Work to complete: Copy the lines verbatim, beginning with the line that contains "As shown in" and continuing through the end of the data, and only those lines.

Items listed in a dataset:
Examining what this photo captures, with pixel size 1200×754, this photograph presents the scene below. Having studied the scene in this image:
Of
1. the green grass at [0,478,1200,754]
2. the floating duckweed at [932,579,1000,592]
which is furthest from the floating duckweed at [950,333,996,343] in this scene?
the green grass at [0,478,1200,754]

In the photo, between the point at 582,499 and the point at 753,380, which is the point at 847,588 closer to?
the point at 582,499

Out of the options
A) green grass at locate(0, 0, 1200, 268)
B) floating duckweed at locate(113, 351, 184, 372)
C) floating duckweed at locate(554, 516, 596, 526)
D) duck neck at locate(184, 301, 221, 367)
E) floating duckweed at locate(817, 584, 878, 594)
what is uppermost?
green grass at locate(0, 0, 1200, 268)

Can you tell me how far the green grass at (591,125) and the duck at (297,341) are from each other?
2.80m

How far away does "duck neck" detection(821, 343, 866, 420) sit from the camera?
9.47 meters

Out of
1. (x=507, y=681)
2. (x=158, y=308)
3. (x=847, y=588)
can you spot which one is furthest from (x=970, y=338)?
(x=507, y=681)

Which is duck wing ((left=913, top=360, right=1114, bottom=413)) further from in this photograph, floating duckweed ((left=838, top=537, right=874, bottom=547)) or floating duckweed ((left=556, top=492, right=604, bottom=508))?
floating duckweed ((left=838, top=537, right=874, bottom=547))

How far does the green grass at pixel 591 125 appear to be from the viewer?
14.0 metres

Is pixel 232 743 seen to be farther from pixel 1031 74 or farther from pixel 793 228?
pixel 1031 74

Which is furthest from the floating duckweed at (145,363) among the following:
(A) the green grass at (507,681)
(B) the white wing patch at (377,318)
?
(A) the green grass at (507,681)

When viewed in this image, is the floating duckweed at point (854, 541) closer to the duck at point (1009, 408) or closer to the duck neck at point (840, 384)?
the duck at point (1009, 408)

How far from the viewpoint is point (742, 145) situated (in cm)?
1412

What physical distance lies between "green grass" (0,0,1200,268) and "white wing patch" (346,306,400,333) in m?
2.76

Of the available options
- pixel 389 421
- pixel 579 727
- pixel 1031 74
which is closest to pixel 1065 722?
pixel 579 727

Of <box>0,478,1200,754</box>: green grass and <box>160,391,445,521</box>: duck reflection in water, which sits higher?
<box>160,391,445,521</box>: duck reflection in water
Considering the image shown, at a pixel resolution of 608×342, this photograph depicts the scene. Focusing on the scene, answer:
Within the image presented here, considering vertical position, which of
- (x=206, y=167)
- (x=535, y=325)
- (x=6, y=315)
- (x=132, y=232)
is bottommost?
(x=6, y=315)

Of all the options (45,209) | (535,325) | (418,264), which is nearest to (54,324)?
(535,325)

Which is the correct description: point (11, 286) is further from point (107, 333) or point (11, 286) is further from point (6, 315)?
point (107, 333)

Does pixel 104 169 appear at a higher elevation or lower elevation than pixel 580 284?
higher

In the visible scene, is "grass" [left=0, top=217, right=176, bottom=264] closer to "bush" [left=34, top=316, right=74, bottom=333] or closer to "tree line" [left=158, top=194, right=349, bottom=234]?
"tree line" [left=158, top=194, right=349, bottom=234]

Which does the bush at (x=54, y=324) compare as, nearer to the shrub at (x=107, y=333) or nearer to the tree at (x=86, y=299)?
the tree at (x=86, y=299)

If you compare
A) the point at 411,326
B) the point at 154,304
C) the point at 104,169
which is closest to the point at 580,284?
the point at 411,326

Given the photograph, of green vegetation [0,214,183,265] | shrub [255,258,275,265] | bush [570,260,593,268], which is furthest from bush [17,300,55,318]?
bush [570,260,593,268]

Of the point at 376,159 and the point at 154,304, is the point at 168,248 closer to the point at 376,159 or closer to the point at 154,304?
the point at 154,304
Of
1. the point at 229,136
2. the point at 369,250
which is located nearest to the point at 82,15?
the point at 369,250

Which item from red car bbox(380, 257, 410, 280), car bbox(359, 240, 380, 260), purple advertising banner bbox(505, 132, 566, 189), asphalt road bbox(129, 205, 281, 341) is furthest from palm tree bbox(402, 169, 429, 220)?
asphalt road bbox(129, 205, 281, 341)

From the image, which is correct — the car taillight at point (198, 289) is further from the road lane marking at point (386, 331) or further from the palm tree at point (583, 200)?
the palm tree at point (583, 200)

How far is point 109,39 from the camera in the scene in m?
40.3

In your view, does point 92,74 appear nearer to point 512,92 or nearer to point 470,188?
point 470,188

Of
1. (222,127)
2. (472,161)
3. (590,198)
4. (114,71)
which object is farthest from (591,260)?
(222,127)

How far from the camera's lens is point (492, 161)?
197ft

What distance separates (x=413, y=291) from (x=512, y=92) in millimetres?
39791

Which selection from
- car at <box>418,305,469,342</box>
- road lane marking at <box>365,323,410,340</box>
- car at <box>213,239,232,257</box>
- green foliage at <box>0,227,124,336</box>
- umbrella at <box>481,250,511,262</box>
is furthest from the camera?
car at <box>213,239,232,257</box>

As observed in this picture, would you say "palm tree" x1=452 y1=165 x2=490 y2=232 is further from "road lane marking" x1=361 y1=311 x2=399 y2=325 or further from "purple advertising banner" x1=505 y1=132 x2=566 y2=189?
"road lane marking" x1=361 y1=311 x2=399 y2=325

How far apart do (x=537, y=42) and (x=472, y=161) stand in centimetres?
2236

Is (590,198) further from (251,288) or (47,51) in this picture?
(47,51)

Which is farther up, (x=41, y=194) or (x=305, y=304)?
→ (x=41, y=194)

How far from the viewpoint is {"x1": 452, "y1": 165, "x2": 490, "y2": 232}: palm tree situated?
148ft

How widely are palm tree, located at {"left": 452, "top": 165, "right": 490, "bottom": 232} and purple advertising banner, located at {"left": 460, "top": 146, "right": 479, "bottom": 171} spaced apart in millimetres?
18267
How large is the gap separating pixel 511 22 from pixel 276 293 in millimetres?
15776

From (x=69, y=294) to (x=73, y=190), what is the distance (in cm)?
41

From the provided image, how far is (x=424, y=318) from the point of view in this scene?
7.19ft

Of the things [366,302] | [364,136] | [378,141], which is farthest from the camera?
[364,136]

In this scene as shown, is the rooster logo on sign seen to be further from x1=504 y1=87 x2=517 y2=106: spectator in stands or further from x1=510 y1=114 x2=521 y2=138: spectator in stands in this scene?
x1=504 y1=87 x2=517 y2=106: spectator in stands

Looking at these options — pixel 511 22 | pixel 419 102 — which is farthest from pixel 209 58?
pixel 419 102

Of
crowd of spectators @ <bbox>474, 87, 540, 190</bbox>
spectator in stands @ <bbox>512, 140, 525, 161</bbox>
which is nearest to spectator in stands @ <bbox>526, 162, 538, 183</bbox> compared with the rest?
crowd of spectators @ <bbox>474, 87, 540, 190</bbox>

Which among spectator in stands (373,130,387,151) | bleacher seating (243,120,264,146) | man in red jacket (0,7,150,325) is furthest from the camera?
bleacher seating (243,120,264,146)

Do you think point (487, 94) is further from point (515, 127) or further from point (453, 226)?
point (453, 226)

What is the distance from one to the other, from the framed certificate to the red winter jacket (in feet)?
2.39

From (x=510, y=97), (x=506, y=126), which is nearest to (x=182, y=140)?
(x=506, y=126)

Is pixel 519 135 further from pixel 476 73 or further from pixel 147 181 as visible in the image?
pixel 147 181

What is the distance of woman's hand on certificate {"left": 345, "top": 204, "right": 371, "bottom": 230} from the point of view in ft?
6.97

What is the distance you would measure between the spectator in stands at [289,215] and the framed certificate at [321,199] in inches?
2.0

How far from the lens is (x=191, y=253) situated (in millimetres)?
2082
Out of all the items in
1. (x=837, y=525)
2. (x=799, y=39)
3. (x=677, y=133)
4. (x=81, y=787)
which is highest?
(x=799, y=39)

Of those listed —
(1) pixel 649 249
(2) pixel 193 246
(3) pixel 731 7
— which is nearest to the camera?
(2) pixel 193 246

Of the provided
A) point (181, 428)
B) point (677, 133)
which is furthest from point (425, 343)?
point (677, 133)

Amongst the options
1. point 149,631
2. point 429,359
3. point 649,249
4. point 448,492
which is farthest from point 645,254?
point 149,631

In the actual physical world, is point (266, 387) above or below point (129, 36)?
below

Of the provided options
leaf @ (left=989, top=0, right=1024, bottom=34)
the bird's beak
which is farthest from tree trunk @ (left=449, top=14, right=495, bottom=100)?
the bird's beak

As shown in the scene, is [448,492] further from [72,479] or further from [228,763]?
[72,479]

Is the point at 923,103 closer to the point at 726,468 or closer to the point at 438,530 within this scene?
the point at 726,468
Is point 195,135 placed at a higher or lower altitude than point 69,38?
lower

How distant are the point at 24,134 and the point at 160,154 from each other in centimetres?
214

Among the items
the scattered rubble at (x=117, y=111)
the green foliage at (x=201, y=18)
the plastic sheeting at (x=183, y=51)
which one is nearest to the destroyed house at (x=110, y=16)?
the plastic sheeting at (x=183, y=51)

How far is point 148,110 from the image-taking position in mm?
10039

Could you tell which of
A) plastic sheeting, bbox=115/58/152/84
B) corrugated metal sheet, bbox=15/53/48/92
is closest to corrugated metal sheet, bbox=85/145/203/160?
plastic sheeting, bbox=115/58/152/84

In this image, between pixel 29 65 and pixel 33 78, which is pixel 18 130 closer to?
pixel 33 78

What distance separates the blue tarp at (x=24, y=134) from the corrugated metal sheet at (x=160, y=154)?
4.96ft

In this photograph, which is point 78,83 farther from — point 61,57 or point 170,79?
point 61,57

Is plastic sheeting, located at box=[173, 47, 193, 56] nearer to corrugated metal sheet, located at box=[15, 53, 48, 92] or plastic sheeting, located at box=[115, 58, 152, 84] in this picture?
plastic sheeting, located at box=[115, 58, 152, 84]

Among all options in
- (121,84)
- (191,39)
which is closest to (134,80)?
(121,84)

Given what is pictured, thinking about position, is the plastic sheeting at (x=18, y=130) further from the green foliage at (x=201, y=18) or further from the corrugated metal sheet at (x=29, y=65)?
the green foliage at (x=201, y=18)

Final result:
As shown in the scene, is [448,492] further from [72,479] or further from [228,763]?
[72,479]

Is the point at 923,103 closer to the point at 726,468 or closer to the point at 438,530 within this scene?
the point at 726,468
Is point 195,135 placed at a higher or lower altitude than point 69,38?
lower

How distant are the point at 24,134 and the point at 160,154 from each other in centimetres?
214

Among the items
the scattered rubble at (x=117, y=111)
the green foliage at (x=201, y=18)
the plastic sheeting at (x=183, y=51)
which one is nearest to the destroyed house at (x=110, y=16)?
the plastic sheeting at (x=183, y=51)

How far is point 148,110 from the image-taking position in mm?
10039

Could you tell which of
A) plastic sheeting, bbox=115/58/152/84
B) corrugated metal sheet, bbox=15/53/48/92
is closest to corrugated metal sheet, bbox=85/145/203/160?
plastic sheeting, bbox=115/58/152/84

In this image, between pixel 29 65 and pixel 33 78, which is pixel 18 130 closer to?
pixel 33 78

What distance separates the blue tarp at (x=24, y=134) from the corrugated metal sheet at (x=160, y=154)?
4.96ft

In this photograph, which is point 78,83 farther from — point 61,57 or point 170,79?
point 61,57

Is plastic sheeting, located at box=[173, 47, 193, 56] nearer to corrugated metal sheet, located at box=[15, 53, 48, 92] or plastic sheeting, located at box=[115, 58, 152, 84] in this picture?
plastic sheeting, located at box=[115, 58, 152, 84]

Among all options in
- (121,84)
- (191,39)
which is closest to (134,80)?
(121,84)

Given what is pictured, thinking about position, is the plastic sheeting at (x=18, y=130) further from the green foliage at (x=201, y=18) or further from the corrugated metal sheet at (x=29, y=65)?
the green foliage at (x=201, y=18)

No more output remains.